Profile schema (minimum)
id: profile.compose-e2e
version: "1.0.0"
extension: ext.compose-ssh
isolation:
level: container # container | microvm | policy
network:
default: deny
egress: [] # extension interprets
workspace:
mode: remote-canonical # mirror | remote-canonical
access: rw
scope_default: session
ttl:
default: 4h
max: 24h
idle_reap: null
resources:
cpu: null
memory_mb: null
setup:
instructions: "" # Blitzy-style natural language for extension bootstrap
secret_refs: [] # resolved at provision; never in agent context
placement:
prefer: [sandboxer01]
fallback: [coulombcore]
reachability:
tunnel: ops-bridge
identity: ops-warden
metadata:
cost_class: self-hosted # self-hosted | saas-metered
latency_class: standard
Extension interface (contract)
Each extension implements:
provision(profile, inputs, placement) → sandbox_handle
wait_ready(sandbox_handle) → reachability
teardown(sandbox_handle) → cleanup_report
snapshot?(sandbox_handle) → snapshot_id
restore?(snapshot_id) → sandbox_handle
estimate_cost?(profile, duration) → meter_quote
Extensions register in registry/ with capability vectors (isolation level,
regions, GPU, persistence, pricing model).
Bundled extensions (roadmap):
| Priority | Extension | Type |
|---|---|---|
| P0 | ext.compose-ssh |
Self-hosted (e2e-framework lineage) |
| P1 | ext.vm-packer |
Self-hosted (build-machines lineage) |
| P2 | ext.daytona-self |
Self-hosted OSS |
| P3 | ext.e2b, ext.modal, ext.daytona |
SaaS + payments |
| P4 | ext.openshell |
Policy runtime wrapper |
Payments layer
For SaaS extensions, sand-boxer provides an integrated payments and metering layer analogous to OpenRouter credits:
| Concern | sand-boxer approach |
|---|---|
| Account credits | Org/workspace balance for sandbox consumption |
| Metering | Per-second, per-creation, GPU surcharge — per extension quote |
| Provider keys | BYOK optional; platform keys for convenience |
| Cost visibility | estimate_cost before create; actuals on destroy |
| Billing events | Export to fin-hub / external billing (consumer, not owner) |
Self-hosted extensions bill infra cost only (host allocation) — no SaaS meter.

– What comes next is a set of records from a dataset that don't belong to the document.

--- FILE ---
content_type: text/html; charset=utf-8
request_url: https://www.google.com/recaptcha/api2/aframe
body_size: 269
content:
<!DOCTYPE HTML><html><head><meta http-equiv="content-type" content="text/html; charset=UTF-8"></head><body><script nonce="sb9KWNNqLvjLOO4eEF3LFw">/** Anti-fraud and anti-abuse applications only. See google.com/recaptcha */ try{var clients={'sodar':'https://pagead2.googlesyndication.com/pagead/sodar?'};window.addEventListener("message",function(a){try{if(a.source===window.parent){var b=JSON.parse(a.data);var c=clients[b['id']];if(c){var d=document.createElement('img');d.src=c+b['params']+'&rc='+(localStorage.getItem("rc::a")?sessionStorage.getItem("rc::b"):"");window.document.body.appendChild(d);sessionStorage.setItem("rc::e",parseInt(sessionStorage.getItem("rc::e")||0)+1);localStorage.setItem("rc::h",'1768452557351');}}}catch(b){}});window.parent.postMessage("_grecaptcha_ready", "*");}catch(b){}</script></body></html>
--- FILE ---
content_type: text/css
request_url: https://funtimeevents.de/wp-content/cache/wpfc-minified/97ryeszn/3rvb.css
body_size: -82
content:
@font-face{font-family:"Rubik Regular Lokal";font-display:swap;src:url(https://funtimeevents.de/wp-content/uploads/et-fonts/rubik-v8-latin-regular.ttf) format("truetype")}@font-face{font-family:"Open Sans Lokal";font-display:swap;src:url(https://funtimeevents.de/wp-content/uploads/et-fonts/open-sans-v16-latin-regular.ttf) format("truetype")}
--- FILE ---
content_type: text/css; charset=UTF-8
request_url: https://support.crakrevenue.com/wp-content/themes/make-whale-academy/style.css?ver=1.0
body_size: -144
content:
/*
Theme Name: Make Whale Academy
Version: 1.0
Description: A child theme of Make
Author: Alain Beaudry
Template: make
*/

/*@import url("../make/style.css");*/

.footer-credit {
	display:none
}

Payments is a facility inside sand-boxer, not a general payment processor. Domain billing authority remains elsewhere.
Routing policy (OpenRouter-style)
When multiple extensions satisfy a profile capability:
route:
strategy: prefer-self-hosted | lowest-cost | lowest-latency | explicit
fallback: [ext.compose-ssh, ext.daytona]
constraints:
max_cost_per_hour: null
require_isolation: microvm
region: eu
Default Coulomb posture: prefer-self-hosted on sandboxer01; SaaS for burst or capability gaps (GPU, desktop) once extensions exist.
Security posture (documented limits)
sand-boxer commits to:
- Default-deny network unless profile explicitly allows egress
- Secrets resolved at provision boundary via ops-warden / secret refs
- Blast-radius isolation on dedicated hosts away from Railiance01 production
- Observable lifecycle and attributable actors (
adm/agt/atm) - Honest documentation: allowed tool paths can be abused by compromised agents
sand-boxer does not commit to intent-aware egress filtering in v1.
Phased maturity
| Phase | Deliverable |
|---|---|
| 0 | Charter, research, profile schema, ext.compose-ssh design |
| 1 | Unified API + self-hosted compose-ssh + State Hub registration |
| 2 | Extension SDK + vm-packer + registry entries + routing |
| 3 | SaaS extensions + payments layer |
| 4 | Snapshot/restore + checkpoint profiles |
| 5 | Coulomb-native runtime ("best of brands") informed by extension ops data |
Phase 5 is explicitly later — learn from routing, billing, failure modes, and latency before building owned microVM/control-plane.
Open questions (for workplans)
- Does
execlive in sand-boxer API or only in glas-harness via SSH? - Payments: integrate with existing fin-hub or standalone credits first?
- Profile authorship: repo-local YAML vs hub-managed catalog?
- wise-validator: fork e2e-framework reporter or new contract from day one?
These belong in SAND-WP-0002+ design workplans, not INTENT.md.